* _Short task_: Copy out the records starting with the line that contains "What measurable distance" and going on through the line that contains "3. the white wall at (10,150)", both lines included, and omit the pictures from your copy.

* _Information shown_:
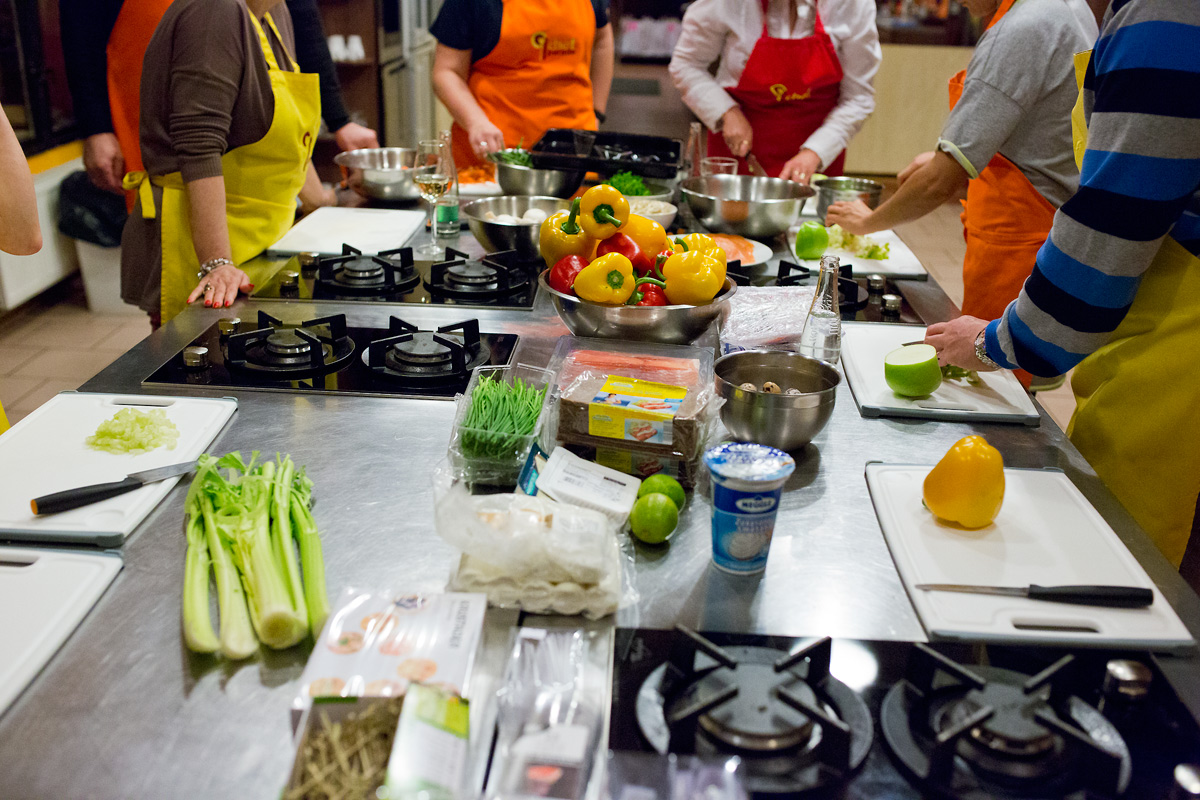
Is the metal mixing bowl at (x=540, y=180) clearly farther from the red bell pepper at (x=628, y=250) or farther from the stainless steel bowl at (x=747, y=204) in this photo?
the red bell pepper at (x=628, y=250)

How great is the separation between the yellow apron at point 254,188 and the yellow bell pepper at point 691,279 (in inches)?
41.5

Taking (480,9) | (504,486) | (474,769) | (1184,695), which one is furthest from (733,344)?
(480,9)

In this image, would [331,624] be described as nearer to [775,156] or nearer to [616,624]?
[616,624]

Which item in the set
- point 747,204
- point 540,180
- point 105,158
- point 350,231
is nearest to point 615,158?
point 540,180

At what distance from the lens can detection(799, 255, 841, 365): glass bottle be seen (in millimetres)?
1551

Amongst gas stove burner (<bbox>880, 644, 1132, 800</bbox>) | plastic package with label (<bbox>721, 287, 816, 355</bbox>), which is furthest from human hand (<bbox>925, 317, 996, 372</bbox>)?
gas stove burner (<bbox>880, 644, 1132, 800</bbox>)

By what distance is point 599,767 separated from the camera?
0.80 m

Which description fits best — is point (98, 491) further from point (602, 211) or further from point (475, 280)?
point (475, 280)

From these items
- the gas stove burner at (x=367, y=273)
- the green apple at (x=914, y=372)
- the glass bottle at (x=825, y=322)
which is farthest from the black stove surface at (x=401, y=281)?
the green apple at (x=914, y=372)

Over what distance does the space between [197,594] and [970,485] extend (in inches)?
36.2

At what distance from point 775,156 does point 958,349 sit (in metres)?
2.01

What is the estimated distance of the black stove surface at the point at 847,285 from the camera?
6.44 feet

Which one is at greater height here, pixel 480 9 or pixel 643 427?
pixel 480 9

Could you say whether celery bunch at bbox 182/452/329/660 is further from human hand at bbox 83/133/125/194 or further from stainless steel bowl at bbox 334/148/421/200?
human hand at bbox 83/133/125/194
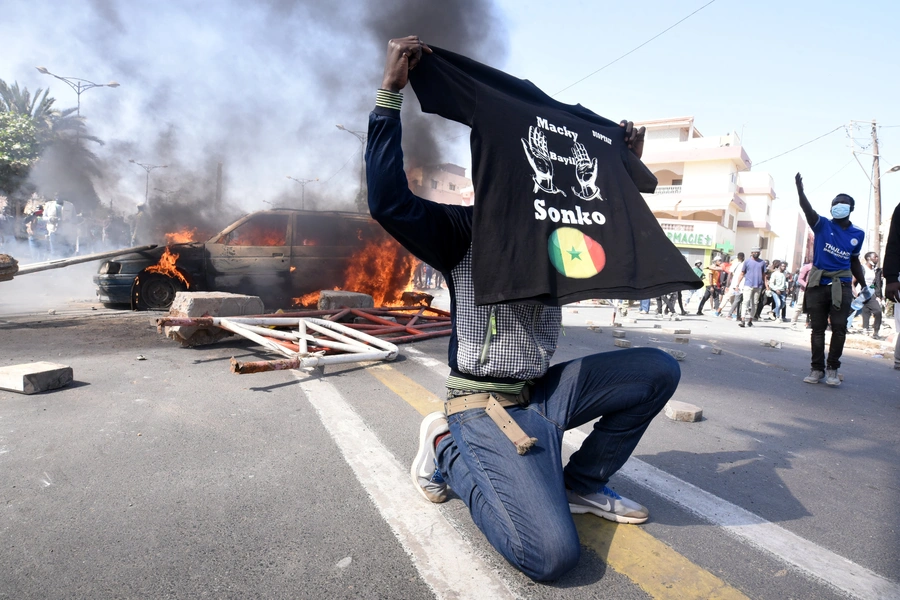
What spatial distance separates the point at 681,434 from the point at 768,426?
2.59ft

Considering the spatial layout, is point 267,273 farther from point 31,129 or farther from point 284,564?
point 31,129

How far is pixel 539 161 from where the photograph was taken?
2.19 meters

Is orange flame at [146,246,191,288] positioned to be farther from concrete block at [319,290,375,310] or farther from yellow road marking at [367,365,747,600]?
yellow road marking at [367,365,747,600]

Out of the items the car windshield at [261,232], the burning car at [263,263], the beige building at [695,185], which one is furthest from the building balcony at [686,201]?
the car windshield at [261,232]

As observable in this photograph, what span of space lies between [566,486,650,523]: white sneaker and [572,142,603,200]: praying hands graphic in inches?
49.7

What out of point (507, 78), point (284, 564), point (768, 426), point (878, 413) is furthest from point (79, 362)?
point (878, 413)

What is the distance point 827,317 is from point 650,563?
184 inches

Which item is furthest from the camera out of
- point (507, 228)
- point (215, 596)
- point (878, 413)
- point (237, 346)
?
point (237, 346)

--

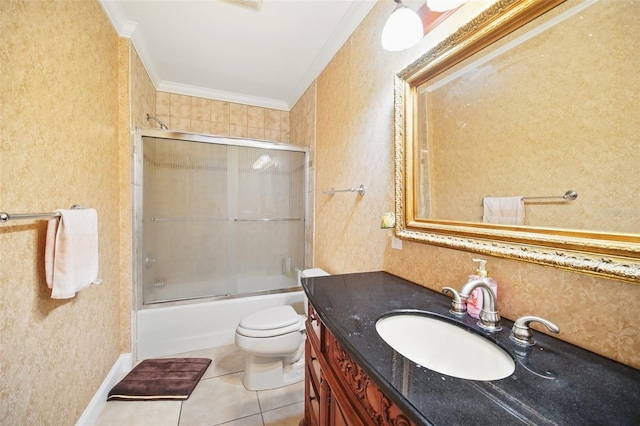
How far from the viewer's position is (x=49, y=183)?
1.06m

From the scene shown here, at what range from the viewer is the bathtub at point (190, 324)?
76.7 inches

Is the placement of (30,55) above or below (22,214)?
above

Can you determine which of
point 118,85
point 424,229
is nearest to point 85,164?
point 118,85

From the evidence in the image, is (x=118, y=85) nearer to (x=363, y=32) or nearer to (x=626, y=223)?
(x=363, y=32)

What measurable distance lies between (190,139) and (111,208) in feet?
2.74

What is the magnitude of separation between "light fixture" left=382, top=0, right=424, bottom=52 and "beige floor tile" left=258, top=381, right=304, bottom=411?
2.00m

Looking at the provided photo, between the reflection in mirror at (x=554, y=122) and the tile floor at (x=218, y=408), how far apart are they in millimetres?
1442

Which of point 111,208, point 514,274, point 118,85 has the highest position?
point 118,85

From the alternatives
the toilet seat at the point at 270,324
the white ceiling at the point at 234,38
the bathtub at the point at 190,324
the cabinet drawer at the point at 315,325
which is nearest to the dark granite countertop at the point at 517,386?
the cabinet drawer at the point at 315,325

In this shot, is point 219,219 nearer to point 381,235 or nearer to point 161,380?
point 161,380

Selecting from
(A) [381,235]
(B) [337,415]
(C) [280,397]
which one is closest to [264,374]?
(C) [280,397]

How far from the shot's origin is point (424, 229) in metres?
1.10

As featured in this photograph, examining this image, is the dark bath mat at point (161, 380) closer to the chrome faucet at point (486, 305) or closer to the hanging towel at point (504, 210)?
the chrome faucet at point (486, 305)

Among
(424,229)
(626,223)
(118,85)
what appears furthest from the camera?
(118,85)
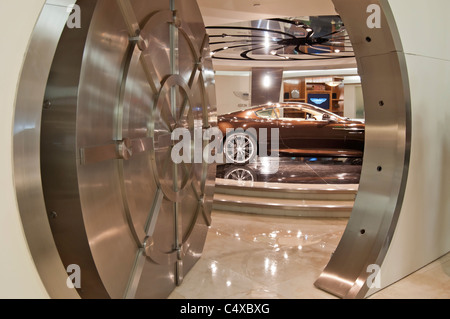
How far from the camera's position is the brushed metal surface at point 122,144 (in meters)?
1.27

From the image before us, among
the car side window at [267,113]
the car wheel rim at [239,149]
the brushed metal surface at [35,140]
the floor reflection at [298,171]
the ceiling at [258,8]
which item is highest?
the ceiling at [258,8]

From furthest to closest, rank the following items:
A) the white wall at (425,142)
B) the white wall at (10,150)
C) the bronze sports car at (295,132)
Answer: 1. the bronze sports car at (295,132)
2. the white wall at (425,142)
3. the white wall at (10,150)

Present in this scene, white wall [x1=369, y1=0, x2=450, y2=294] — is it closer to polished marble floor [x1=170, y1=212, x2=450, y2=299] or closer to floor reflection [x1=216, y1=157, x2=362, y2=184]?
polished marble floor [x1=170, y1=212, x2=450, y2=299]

* _Task output_:
What measurable distance lies between (190,139) and (111,208) in feet?
2.74

What is the magnitude of separation between "light fixture" left=382, top=0, right=424, bottom=52 and "beige floor tile" left=258, top=381, right=304, bottom=411?
2.00m

Looking at the provided photo, between the reflection in mirror at (x=554, y=122) and the tile floor at (x=218, y=408), how far apart are they in millimetres?
1442

Which of point 111,208, point 514,274, point 118,85 has the highest position?
point 118,85

From the alternatives
the toilet seat at the point at 270,324
the white ceiling at the point at 234,38
the bathtub at the point at 190,324
the cabinet drawer at the point at 315,325
which is nearest to the dark granite countertop at the point at 517,386?
the cabinet drawer at the point at 315,325

In this shot, is point 219,219 nearer to point 381,235 or nearer to point 161,380?
point 161,380

Selecting from
(A) [381,235]
(B) [337,415]
(C) [280,397]
which one is closest to [264,374]?
(C) [280,397]

How far from the shot's origin is point (424, 229) in metres?
1.10

As featured in this photograph, examining this image, is the dark bath mat at point (161, 380) closer to the chrome faucet at point (486, 305) or closer to the hanging towel at point (504, 210)?
the chrome faucet at point (486, 305)

Among
(424,229)
(626,223)
(118,85)
what appears furthest from the camera?
(118,85)
How far from the camera's position is the brushed metal surface at point 122,144 (in meters)?
1.27

From the image before us, among
the car side window at [267,113]
the car wheel rim at [239,149]
the brushed metal surface at [35,140]
the floor reflection at [298,171]
the ceiling at [258,8]
which item is highest?
the ceiling at [258,8]

From furthest to closest, rank the following items:
A) the white wall at (425,142)
B) the white wall at (10,150)
C) the bronze sports car at (295,132)
Answer: 1. the bronze sports car at (295,132)
2. the white wall at (425,142)
3. the white wall at (10,150)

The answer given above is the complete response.